Python multiprocessing Process crashes silently

What you really want is some way to pass exceptions up to the parent process, right? Then you can handle them however you want.

If you use concurrent.futures.ProcessPoolExecutor, this is automatic. If you use multiprocessing.Pool, it's trivial. If you use explicit Process and Queue, you have to do a bit of work, but it's not that much.

For example:

def run(self):
    try:
        for i in iter(self.inputQueue.get, 'STOP'):
            # (code that does stuff)
            1 / 0 # Dumb error
            # (more code that does stuff)
            self.outputQueue.put(result)
    except Exception as e:
        self.outputQueue.put(e)

Then, your calling code can just read Exceptions off the queue like anything else. Instead of this:

yield outq.pop()

do this:

result = outq.pop()
if isinstance(result, Exception):
    raise result
yield result

(I don't know what your actual parent-process queue-reading code does, because your minimal sample just ignores the queue. But hopefully this explains the idea, even though your real code doesn't actually work like this.)

This assumes that you want to abort on any unhandled exception that makes it up to run. If you want to pass back the exception and continue on to the next i in iter, just move the try into the for, instead of around it.

This also assumes that Exceptions are not valid values. If that's an issue, the simplest solution is to just push (result, exception) tuples:

def run(self):
    try:
        for i in iter(self.inputQueue.get, 'STOP'):
            # (code that does stuff)
            1 / 0 # Dumb error
            # (more code that does stuff)
            self.outputQueue.put((result, None))
    except Exception as e:
        self.outputQueue.put((None, e))

Then, your popping code does this:

result, exception = outq.pop()
if exception:
    raise exception
yield result

You may notice that this is similar to the node.js callback style, where you pass (err, result) to every callback. Yes, it's annoying, and you're going to mess up code in that style. But you're not actually using that anywhere except in the wrapper; all of your "application-level" code that gets values off the queue or gets called inside run just sees normal returns/yields and raised exceptions.

You may even want to consider building a Future to the spec of concurrent.futures (or using that class as-is), even though you're doing your job queuing and executing manually. It's not that hard, and it gives you a very nice API, especially for debugging.
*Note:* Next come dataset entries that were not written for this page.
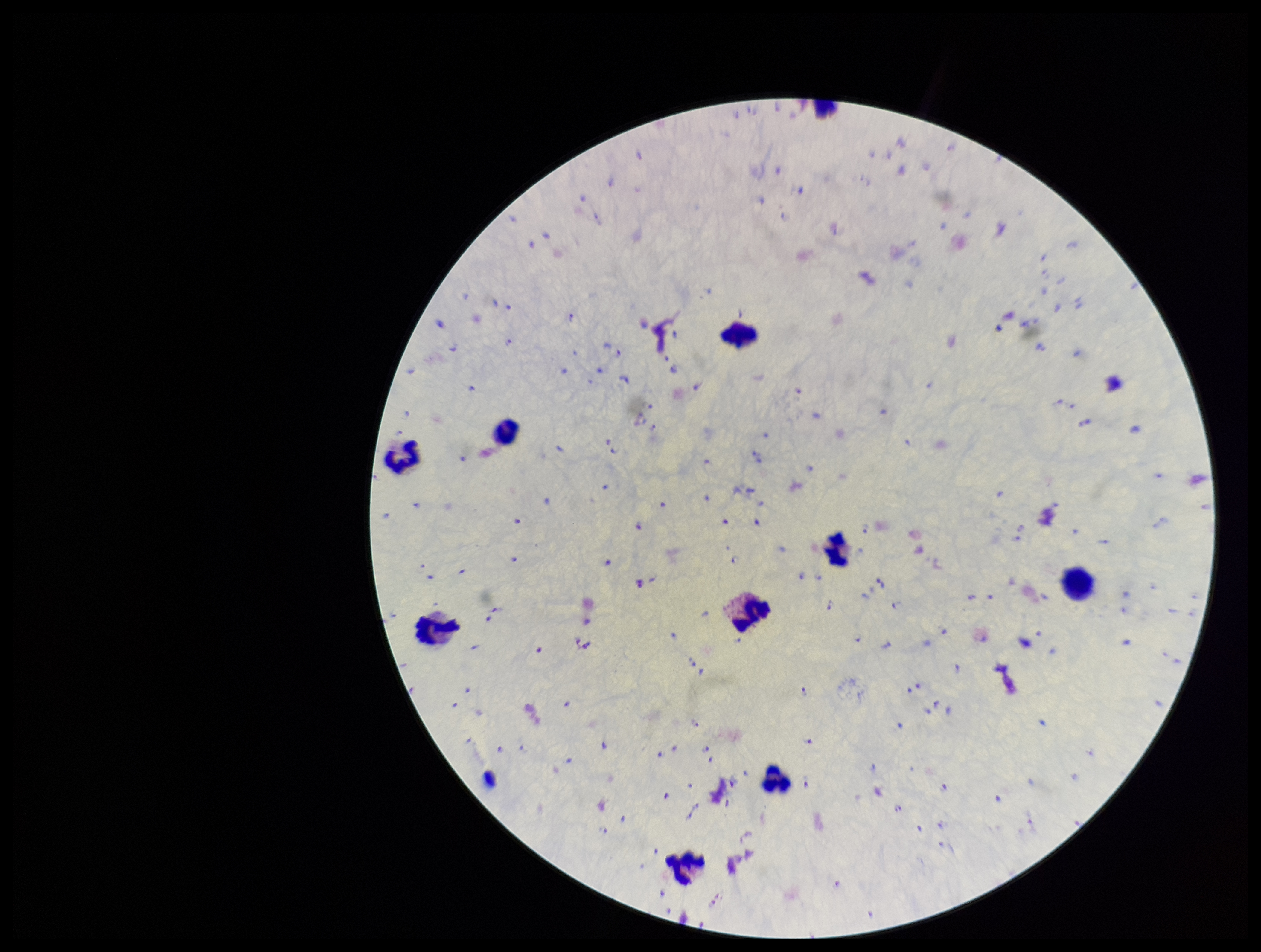

Summary:
  - Species reported for this patient: Plasmodium falciparum
  - Stain: Giemsa
  - Image size: 1261×952 pixels
  - Patient malaria status: positive
  - Leukocyte count: 9
  - Field of view: one from this slide
  - Parasite count: 199
  - Preparation: thick
  - Capture: smartphone photograph through the microscope eyepiece
  - Plasmodium parasites: seen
Finally, it's worth noting that most code built around workers and queues can be made a lot simpler with an executor/pool design, even if you're absolutely sure you only want one worker per queue. Just scrap all the boilerplate, and turn the loop in the Worker.run method into a function (which just returns or raises as normal, instead of appending to a queue). On the calling side, again scrap all the boilerplate and just submit or map the job function with its parameters.

Your whole example can be reduced to:

def job(i):
    # (code that does stuff)
    1 / 0 # Dumb error
    # (more code that does stuff)
    return result

with concurrent.futures.ProcessPoolExecutor(max_workers=1) as executor:
    results = executor.map(job, range(10))

And it'll automatically handle exceptions properly.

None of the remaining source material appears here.